When the onions are surface dry so that the skins rustle, the ventilating air
is recycled and dry outside air is introduced sufficient to maintain RH below
75%. A continuing slow drying at 25-30°C and 70-75% RH ensures that the
necks are fully dry and that the bulb skins develop a deep, copper-brown
colour; this normally takes 10-15 days. Exposure to temperatures above 21°C
causes the skins to darken: the higher the temperature above 21°C the more
quickly the skins darken (see Chapter 7, 'Curing of Bulb Skins').
In The Netherlands bulbs are ventilated with air at 20-25°C during the
neck-drying phase because lighter-coloured, yellow-brown skins are preferred.
It has been shown that high-temperature curing, particularly if applied to
bulbs that are not fully ripe, may shorten storage life (see Chapter 7). When the
necks are fully dry, the temperature of the stack of bulbs is lowered as quickly as
possible using cool air drawn from outside at night, and the bulbs are sub-
sequently maintained as cool as possible, but above freezing, while in store.
Because of the need for even ventilation through the stack, it is important that
the air flow is not obstructed by pockets of soil or weed trash.
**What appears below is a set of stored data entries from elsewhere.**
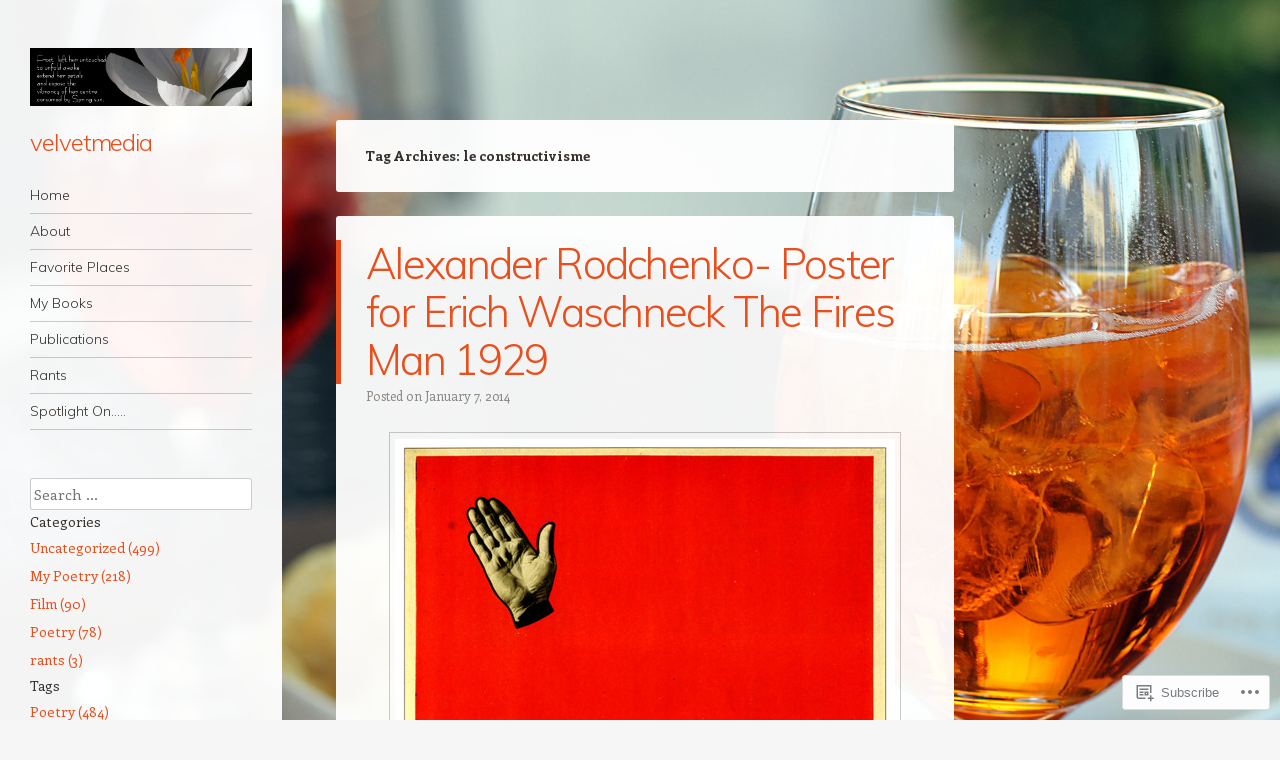

--- FILE ---
content_type: text/css
request_url: https://velvetmedia.wordpress.com/wp-content/themes/pub/confit/inc/style-wpcom.css?m=1486059132i&cssminify=yes
body_size: 434
content:
.widget_author_grid .avatar{max-width:none}.widget_flickr #flickr_badge_uber_wrapper a{color:#E94F1D}.widget_flickr #flickr_badge_uber_wrapper a:hover{color:#85AA0C}.widget_flickr #flickr_badge_wrapper{background-color:transparent;border:none}.widget.milestone-widget{margin-bottom:48px;margin-bottom:4.8rem}.widget_contact_info div{margin-bottom:24px;margin-bottom:2.4rem}.widget_contact_info #contact-info-map-canvas{position:relative}.widget_open_table_widget .OT_wrapper ol,
.widget_open_table_widget .OT_wrapper ul{margin:0}.widget_open_table_widget #OT_form,
.widget_open_table_widget .OT_wrapper,
.widget_open_table_widget .OT_wrapper ol,
.widget_open_table_widget .OT_wrapper ul,
.widget_open_table_widget .OT_title,
.widget_open_table_widget .OT_day,
.widget_open_table_widget .OT_time,
.widget_open_table_widget .OT_party,
.widget_open_table_widget .OT_submit,
.widget_open_table_widget .OT_subtitle,
.widget_open_table_widget .OT_searchTimeField,
.widget_open_table_widget .OT_searchDateField,
.widget_open_table_widget .OT_searchPartyField{width:auto}.widget_open_table_widget #OT_timeList .OT_navListItem,
.widget_open_table_widget #OT_partyList .OT_navListItem{width:100%}.widget_open_table_widget input{vertical-align:top}.widget_open_table_widget .OT_submit{padding-top:13px}#ui-datepicker-div{left:100px!important}.entry-content .embed-youtube{text-align:inherit!important}#wrapper div.sharedaddy h3
#wrapper div.sharedaddy h3,
#wrapper #content div.sharedaddy h3,
#wrapper #main div.sharedaddy h3,
#wrapper #primary div.sharedaddy h3{font-family:Enriqueta,georgia,serif}.entry-content > div.sharedaddy{margin-bottom:12px;margin-bottom:1.2rem}#main .menu-item .entry-content > div.sharedaddy{display:none}.entry-content div.sharedaddy div.sd-block{border-color:rgba(0,0,0,0.2)}.syntaxhighlighter{overflow:auto}.testimonial-entry-content .sd-rating{display:none}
Such obstructions
can give rise to clumps of undried, uncured bulbs that soon begin to rot and
spread damaging, wet, rotten conditions to surrounding bulbs.
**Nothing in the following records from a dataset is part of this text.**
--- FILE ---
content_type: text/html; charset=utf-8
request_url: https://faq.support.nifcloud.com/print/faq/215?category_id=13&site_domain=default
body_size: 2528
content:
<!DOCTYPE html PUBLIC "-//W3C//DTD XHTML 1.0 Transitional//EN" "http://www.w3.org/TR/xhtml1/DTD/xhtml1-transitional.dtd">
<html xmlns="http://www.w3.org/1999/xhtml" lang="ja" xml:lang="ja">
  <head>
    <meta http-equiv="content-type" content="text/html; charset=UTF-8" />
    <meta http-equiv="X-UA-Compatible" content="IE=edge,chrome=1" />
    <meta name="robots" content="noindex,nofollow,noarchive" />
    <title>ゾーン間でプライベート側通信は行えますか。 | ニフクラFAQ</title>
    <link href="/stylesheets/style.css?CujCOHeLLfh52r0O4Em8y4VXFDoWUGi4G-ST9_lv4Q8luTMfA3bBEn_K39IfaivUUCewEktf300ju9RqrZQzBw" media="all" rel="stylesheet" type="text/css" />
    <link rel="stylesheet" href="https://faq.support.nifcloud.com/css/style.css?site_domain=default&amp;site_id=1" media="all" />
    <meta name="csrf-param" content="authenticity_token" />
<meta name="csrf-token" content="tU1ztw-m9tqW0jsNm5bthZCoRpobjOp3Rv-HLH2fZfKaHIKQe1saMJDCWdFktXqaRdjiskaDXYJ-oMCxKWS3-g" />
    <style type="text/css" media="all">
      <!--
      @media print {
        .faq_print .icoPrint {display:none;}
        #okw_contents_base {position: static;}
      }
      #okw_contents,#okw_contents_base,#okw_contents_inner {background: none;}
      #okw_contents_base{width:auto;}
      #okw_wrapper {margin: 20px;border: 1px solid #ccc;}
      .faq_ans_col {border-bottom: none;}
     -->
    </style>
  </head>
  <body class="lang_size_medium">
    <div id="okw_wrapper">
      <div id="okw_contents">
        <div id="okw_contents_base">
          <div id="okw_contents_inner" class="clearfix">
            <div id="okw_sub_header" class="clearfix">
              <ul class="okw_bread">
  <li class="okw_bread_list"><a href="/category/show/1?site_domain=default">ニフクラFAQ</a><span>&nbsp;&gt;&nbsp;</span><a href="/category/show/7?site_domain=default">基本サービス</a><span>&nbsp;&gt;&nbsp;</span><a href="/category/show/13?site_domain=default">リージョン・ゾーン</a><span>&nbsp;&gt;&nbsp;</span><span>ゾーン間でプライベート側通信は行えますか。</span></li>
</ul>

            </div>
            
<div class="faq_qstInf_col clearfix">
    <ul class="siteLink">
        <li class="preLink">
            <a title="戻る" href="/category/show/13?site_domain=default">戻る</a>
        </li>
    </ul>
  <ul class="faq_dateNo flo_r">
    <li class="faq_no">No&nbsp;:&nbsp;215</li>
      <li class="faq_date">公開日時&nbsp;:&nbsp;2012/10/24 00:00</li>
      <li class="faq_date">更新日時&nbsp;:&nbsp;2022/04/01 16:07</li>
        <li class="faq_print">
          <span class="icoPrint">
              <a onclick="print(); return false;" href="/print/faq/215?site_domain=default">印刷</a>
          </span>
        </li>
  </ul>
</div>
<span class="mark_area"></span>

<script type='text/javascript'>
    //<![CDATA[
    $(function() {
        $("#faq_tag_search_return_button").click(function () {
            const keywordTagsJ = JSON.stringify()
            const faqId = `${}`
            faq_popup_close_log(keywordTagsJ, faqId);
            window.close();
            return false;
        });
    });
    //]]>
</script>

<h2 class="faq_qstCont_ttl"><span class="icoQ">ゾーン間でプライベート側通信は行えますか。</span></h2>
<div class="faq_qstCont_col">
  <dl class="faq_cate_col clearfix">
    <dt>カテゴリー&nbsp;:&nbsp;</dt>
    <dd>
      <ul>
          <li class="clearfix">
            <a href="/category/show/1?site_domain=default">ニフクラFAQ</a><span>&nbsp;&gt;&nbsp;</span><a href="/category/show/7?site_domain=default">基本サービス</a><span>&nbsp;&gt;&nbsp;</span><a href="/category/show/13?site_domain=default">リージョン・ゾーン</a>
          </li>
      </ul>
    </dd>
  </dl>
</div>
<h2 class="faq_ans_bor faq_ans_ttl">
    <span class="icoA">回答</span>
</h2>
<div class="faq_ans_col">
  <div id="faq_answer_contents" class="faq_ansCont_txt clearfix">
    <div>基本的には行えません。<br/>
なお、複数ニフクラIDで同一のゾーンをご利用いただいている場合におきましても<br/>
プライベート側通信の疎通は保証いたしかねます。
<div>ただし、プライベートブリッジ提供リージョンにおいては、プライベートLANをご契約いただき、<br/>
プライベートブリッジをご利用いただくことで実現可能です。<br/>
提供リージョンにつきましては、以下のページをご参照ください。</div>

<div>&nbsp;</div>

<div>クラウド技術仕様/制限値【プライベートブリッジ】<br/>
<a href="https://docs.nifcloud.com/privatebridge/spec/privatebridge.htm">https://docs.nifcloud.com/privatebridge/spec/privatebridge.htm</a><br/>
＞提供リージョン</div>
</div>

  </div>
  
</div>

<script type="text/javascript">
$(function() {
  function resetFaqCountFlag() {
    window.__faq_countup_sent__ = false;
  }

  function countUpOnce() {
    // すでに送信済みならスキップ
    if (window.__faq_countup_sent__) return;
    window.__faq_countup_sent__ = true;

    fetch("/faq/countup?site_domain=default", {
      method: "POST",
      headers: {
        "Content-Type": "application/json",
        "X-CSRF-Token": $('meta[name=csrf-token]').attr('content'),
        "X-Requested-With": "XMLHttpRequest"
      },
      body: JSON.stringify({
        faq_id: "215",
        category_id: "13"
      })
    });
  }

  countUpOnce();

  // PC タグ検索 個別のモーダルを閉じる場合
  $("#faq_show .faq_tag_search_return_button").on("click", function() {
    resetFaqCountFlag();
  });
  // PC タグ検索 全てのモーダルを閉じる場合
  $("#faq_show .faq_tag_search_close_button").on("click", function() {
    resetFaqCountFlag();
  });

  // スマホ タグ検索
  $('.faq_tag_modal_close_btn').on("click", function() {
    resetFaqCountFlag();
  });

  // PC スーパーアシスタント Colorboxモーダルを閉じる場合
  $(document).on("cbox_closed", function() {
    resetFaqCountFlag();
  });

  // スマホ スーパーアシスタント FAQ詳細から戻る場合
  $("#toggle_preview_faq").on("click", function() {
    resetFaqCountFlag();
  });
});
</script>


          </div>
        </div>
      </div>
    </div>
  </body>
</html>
The extent of damage tolerable and therefore the harvesting and storage
facilities that are appropriate and economic depends on the type of bulb being
processed. Considerable effort has gone into researching improved mechanical
harvesting and storage of soft, thin-skinned, high-priced, sweet onions from
Georgia, USA (Maw et al. , 1998, 2002). Mechanical harvesters that pick up
the onions by their leaves after undercutting rather than with an elevator, as
used for hard 'storage'-type bulbs, have been developed for this valuable crop,
which is easily damaged and subject thereby to losses and rots, and for which it
is a necessity to maintain consistently high quality to justify premium prices.